In its judgment in the above-cited case of Hji Kyriacos & Sons Ltd., the Supreme Constitutional Court (at p.30) stated as follows:-

“It is not retrospective taxation to tax in any year a person on the basis of his income in that particular year, by means of legislation enacted during that same year, because tax on income is imposed on an annual basis, and, therefore, the relevant legislation may be enacted at any time during the currency of the year concerned”.

Although in this case the subject-matter is not tax imposed on the basis of a person’s income but is a fee imposed under bye-law 180 in respect of premises which had been let, in my opinion the above-quoted principle laid down in the case of Hji Kyriacos & Sons Ltd., applies equally to the facts of this case as it did to the facts of that case. The fee, which is the subject-matter of this case is also imposed on an annual basis, as is clear from the definition of “annual value” in bye-law 184. I am, therefore, of the opinion that in view of the fact that the relevant bye-laws have actually been made, and the fee in question has actually been imposed, during the currency of the year concerned, namely, during the year 1962, the imposition of the fee in question is not retrospective in the sense of paragraph 3 of Article 24 and is not, therefore, contrary to the provisions of that Article. [*700]

(ii) With regard to the issue of double taxation it may well be that the Applicant is liable to pay other forms of taxation, duties or rates (including the “annual rate” or occupier s rate imposed by the Board under paragraph (h) of sub-section (1) of section 24 of Cap. 243) as well as the particular fee which is the subject-matter of this recourse but I do not consider this to be a valid reason for declaring the imposition of the fee in question invalid on this ground. It has not been shown to the satisfaction of the Court that the fee in question is, having regard to the other taxes, duties or rates payable by the Applicant, “of a destructive or prohibitive nature”, in the sense of paragraph 4 of Article 24 of the Constitution.

(EXCERPTED RECORDS)
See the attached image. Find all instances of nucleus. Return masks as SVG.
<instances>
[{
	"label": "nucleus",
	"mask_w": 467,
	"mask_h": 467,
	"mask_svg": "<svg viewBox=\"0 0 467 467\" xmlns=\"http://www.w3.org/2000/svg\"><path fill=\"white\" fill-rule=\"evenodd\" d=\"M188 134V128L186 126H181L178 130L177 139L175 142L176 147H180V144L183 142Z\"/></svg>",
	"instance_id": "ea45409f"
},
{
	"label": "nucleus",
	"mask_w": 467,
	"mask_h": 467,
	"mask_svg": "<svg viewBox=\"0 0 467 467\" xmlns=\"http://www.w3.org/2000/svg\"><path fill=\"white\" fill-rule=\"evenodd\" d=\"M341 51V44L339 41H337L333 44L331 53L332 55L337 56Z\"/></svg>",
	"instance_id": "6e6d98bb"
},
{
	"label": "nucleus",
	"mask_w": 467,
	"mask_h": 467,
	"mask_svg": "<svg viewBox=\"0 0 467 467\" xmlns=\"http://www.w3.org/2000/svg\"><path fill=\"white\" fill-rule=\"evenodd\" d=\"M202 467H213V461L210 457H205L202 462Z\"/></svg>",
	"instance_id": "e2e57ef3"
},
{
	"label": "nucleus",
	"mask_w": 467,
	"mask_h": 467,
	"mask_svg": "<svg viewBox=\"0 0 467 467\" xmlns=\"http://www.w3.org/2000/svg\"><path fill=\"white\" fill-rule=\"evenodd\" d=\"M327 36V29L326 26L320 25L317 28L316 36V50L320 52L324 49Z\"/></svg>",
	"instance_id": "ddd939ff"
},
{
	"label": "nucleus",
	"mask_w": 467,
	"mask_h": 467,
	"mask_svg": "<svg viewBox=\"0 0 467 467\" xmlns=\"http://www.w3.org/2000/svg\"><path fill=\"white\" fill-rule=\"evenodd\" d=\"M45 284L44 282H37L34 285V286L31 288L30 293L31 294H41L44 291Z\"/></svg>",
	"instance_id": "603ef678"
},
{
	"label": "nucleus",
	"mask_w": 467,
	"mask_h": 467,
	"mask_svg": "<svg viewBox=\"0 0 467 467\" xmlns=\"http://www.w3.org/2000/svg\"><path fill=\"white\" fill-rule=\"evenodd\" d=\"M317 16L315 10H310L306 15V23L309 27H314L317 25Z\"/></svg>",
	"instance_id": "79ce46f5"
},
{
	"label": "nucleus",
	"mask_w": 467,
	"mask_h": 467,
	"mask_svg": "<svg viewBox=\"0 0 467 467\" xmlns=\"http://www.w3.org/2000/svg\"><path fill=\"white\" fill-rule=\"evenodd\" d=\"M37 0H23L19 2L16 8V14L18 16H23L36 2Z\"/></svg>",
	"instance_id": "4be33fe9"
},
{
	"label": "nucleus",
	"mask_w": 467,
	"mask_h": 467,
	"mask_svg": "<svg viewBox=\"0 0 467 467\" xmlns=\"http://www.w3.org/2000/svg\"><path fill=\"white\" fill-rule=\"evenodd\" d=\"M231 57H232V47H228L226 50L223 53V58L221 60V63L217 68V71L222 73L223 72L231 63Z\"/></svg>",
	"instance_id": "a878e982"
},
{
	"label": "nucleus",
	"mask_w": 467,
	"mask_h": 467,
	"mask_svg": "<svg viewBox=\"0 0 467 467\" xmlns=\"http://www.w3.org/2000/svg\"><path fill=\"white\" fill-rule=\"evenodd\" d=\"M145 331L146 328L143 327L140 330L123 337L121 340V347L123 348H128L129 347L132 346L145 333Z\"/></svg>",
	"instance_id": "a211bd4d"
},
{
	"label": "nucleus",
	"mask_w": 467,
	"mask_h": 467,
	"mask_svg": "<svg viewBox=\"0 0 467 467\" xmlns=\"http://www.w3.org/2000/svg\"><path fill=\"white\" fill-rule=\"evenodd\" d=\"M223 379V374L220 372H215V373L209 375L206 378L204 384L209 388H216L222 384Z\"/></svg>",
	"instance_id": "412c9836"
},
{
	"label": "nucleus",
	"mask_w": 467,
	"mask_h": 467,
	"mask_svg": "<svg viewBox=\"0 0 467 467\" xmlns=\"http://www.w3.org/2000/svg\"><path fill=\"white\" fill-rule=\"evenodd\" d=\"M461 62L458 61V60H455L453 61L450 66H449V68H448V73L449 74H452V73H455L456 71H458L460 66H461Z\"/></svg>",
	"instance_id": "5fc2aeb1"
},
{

(OBJECTIVE)
Carry on the court judgment on the bye-law fee from the point where it stops.

(REPLY TO THE TASK)
(iii) Coming now to the question of discrimination, “counsel for Applicant has submitted that an unjust and unfair discrimination has been made, in the first place, between the owners of premises in the Kapsalos area, on the one hand, and the owners of premises in the village of Ayia Phyla, on the other. He, submitted that, as all the persons on the list (Exhibit 1), being the only persons upon whom the fee under bye-law 180 had been imposed, are all persons who own premises in the Kapsalos area, and as none of the owners of premises in the village of Ayia Phyla has been made liable to pay such fees, the persons who owned premises in the Kapsalos area had been discriminated against. In this connection, counsel for Applicant at the resumed hearing of this case on the 20th February, 1965, tendered a list of persons who owned premises in the village, of Ayia Phyla and who had actually let such premises and in respect of which premises the fee under bye-law 180 had, nevertheless, not been imposed by the Board. Counsel for Respondent agreed that seven out of the twelve names on this list (which names have been marked with a “x” and which list as so marked was put in as Exhibit 6) did in fact let their premises or, in some cases, some rooms in them while the owners themselves occupied the rest of the premises.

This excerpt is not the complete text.